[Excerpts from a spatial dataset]
--- BEGIN ---

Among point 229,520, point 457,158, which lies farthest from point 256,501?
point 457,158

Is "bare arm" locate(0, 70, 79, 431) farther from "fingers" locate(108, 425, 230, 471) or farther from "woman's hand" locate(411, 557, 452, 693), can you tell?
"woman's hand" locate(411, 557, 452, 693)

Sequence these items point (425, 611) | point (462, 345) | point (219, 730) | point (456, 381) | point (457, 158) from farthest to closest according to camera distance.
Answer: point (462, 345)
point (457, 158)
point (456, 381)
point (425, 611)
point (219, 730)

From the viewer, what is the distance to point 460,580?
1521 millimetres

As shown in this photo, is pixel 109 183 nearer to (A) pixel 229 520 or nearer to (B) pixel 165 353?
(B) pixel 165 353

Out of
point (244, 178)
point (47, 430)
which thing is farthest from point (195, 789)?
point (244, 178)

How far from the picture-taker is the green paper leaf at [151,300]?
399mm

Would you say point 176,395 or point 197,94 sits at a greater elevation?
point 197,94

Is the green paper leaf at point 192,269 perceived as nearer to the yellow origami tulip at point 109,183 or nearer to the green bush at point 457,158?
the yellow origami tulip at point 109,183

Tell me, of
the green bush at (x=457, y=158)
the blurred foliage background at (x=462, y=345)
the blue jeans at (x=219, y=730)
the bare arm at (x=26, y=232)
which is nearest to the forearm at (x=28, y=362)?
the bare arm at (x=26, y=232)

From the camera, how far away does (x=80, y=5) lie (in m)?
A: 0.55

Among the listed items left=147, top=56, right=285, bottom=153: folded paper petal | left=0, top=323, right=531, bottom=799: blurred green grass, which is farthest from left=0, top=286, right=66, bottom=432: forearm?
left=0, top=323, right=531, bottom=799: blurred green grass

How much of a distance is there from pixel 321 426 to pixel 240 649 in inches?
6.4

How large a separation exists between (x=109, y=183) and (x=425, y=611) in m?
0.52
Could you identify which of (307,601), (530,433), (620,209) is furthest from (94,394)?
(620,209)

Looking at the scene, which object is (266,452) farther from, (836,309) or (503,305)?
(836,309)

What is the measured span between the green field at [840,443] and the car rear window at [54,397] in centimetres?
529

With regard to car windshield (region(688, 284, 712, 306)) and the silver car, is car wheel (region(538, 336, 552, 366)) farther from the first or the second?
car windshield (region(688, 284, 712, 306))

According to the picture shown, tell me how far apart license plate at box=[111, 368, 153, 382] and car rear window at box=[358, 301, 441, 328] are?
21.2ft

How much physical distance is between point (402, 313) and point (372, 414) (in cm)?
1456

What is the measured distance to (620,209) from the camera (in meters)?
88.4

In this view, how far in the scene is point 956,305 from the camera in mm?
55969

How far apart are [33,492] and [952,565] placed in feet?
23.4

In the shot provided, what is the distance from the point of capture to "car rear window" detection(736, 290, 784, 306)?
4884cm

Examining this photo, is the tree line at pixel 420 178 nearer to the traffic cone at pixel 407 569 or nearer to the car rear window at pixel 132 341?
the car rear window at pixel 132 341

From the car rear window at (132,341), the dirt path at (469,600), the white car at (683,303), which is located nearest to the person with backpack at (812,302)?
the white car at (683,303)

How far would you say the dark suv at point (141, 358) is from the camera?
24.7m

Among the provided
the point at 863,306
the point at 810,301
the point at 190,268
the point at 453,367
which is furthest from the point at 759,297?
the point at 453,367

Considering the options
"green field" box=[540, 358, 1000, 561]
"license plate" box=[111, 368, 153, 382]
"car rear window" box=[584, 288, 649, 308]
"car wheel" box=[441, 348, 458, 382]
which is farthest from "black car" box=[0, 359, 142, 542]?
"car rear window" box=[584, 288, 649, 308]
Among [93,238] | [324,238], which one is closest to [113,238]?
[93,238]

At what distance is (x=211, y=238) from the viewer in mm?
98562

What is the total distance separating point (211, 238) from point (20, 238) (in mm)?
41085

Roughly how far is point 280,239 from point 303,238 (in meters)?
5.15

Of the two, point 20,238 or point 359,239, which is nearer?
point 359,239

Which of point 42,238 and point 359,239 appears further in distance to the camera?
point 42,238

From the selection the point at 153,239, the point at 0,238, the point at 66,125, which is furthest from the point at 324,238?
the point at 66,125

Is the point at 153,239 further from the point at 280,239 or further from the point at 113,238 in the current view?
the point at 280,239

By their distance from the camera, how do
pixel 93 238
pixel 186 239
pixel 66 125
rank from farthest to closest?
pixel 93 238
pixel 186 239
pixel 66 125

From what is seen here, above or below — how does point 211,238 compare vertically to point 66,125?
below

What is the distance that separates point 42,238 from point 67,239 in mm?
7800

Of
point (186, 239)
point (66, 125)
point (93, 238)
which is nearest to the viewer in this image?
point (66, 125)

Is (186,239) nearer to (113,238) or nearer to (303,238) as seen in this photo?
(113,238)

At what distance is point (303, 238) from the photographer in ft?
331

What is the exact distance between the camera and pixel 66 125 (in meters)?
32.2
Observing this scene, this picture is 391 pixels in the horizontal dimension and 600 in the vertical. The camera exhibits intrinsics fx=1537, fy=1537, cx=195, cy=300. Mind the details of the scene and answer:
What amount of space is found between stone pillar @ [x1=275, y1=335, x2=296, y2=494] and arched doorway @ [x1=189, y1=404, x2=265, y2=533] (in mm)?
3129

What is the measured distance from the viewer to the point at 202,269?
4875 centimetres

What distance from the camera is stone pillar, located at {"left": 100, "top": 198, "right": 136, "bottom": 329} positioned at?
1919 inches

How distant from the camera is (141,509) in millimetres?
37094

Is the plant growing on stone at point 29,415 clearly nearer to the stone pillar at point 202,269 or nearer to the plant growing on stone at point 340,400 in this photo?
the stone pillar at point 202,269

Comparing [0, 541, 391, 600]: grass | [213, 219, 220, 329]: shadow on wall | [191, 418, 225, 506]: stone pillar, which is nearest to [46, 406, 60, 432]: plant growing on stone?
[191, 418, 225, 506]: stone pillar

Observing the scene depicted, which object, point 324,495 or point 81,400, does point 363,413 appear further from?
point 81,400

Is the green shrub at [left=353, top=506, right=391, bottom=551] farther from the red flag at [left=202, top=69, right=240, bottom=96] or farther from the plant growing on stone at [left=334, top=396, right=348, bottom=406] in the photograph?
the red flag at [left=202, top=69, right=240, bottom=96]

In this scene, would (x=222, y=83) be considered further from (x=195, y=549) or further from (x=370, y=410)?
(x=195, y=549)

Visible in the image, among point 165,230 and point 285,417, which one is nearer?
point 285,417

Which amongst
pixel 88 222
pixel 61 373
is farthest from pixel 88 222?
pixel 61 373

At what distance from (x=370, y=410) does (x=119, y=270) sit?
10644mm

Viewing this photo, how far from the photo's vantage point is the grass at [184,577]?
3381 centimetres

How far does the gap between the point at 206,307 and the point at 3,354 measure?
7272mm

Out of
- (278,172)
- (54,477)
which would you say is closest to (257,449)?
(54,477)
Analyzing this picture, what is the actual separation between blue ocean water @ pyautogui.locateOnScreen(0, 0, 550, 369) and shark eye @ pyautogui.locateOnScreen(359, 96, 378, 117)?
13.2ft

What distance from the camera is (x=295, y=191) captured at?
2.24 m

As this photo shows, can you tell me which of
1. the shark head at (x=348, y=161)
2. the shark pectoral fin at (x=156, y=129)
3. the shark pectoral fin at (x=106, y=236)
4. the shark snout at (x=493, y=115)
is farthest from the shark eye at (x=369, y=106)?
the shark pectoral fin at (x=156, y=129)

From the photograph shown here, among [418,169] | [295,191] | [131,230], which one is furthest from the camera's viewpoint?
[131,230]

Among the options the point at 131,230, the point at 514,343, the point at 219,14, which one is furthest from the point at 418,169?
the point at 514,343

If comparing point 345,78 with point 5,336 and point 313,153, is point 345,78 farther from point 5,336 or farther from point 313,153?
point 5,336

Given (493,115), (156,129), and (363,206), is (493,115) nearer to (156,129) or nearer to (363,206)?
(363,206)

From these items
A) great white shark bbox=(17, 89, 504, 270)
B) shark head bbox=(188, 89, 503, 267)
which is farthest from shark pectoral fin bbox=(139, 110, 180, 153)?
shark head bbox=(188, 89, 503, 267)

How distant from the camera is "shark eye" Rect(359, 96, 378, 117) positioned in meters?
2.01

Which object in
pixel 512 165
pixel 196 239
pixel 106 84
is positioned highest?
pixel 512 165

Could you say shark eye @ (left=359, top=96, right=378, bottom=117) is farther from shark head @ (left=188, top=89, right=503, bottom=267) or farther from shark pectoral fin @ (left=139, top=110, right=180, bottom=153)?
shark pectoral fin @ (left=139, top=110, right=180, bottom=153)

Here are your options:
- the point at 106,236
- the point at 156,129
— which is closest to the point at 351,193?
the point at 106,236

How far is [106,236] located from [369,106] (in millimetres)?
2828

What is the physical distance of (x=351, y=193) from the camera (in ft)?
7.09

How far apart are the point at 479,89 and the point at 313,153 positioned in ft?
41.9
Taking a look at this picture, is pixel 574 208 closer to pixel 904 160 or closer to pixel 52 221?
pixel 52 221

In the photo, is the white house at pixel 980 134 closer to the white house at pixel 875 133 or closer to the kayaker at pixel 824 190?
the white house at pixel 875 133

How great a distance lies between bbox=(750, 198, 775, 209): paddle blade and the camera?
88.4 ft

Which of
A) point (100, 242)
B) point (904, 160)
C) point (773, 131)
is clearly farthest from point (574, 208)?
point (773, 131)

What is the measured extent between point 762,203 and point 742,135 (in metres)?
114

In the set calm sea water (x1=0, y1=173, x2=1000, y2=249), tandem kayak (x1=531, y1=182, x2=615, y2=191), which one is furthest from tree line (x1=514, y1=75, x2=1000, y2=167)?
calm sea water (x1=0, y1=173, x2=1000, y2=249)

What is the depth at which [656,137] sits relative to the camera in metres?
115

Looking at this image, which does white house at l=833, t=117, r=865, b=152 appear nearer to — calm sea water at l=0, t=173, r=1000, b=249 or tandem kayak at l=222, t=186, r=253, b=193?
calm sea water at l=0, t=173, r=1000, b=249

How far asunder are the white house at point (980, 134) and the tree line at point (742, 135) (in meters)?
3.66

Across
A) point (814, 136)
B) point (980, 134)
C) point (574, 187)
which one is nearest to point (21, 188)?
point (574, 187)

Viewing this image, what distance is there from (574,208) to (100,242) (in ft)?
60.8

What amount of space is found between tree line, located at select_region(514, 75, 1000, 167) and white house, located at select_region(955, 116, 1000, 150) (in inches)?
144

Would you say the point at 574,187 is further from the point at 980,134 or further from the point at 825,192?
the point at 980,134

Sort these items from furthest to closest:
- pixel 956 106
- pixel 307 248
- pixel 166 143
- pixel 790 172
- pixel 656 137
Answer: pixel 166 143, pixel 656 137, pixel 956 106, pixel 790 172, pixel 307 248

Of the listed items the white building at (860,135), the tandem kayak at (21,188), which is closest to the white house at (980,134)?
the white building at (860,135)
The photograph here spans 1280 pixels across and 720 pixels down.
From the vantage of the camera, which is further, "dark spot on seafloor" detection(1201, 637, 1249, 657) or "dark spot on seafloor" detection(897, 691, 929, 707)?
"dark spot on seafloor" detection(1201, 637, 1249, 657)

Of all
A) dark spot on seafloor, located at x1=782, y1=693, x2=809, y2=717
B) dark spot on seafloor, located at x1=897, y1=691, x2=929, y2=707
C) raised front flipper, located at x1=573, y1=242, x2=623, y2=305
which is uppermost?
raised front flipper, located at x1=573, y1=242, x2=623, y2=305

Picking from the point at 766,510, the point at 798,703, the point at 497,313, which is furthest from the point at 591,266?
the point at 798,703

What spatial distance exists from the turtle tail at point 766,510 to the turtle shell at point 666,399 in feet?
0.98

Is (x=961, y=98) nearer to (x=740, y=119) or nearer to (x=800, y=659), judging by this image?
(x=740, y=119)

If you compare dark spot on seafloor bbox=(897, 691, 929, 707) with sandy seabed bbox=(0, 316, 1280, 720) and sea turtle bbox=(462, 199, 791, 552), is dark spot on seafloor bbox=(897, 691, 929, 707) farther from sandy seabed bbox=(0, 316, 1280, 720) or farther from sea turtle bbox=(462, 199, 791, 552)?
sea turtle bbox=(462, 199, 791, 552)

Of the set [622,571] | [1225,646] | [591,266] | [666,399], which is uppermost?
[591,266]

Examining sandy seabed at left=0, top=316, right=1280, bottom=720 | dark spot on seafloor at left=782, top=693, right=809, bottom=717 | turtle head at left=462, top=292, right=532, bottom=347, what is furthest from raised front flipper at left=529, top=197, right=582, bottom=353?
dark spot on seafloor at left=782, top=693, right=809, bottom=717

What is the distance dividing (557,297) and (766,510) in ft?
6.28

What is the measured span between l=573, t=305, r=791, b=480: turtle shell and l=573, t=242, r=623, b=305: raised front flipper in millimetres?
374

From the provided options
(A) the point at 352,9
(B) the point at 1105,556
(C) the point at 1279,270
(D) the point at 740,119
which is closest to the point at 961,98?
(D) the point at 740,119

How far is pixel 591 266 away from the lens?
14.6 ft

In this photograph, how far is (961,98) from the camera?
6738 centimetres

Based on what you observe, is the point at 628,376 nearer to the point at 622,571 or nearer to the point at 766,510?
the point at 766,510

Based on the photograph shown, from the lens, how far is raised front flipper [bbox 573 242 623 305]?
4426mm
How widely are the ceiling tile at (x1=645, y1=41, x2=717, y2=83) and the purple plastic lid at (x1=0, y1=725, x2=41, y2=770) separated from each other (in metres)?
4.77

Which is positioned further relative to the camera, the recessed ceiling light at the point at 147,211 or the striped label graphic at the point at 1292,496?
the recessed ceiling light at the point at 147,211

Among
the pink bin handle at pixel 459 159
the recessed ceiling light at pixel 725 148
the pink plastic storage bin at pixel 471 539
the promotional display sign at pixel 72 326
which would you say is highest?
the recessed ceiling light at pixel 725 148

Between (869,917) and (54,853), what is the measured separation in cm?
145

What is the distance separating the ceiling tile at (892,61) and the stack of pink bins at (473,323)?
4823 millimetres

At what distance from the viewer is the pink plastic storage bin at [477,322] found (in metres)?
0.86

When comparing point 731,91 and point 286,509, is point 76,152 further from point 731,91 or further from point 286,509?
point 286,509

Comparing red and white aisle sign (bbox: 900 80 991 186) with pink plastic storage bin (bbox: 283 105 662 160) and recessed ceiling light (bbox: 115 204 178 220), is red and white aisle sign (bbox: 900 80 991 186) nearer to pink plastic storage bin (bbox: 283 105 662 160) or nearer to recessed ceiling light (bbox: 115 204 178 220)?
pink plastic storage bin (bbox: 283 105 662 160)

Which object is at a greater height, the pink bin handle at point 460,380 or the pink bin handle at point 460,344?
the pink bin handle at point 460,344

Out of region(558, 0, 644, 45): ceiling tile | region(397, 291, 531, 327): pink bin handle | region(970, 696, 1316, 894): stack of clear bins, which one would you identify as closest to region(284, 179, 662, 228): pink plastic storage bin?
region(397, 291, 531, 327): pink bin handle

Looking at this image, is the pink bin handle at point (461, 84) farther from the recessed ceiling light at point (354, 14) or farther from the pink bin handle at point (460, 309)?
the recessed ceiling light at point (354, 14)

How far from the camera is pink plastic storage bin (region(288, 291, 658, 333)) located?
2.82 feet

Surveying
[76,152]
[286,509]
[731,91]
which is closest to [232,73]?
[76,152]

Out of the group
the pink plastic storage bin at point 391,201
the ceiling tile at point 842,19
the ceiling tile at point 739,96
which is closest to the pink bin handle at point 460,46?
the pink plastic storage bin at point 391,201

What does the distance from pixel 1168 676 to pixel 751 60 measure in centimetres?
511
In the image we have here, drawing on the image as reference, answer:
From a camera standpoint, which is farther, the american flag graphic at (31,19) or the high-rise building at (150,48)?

--- END ---

> REQUEST
From the line with "Looking at this image, is" to the last line of the material, give every line again exactly, and only those lines.

> TASK RESPONSE
Looking at this image, is the pink bin handle at point (461, 84) farther from the recessed ceiling light at point (354, 14) or farther from the pink bin handle at point (460, 309)?
the recessed ceiling light at point (354, 14)

How far from the camera is pink plastic storage bin (region(288, 291, 658, 333)) located?
2.82 feet

Surveying
[76,152]
[286,509]
[731,91]
which is closest to [232,73]?
[76,152]

Out of the group
the pink plastic storage bin at point 391,201
the ceiling tile at point 842,19
the ceiling tile at point 739,96
which is closest to the pink bin handle at point 460,46?
the pink plastic storage bin at point 391,201

What does the distance from pixel 1168 676 to pixel 751 60 measure in centimetres?
511
In the image we have here, drawing on the image as reference, answer:
From a camera standpoint, which is farther, the american flag graphic at (31,19) or the high-rise building at (150,48)?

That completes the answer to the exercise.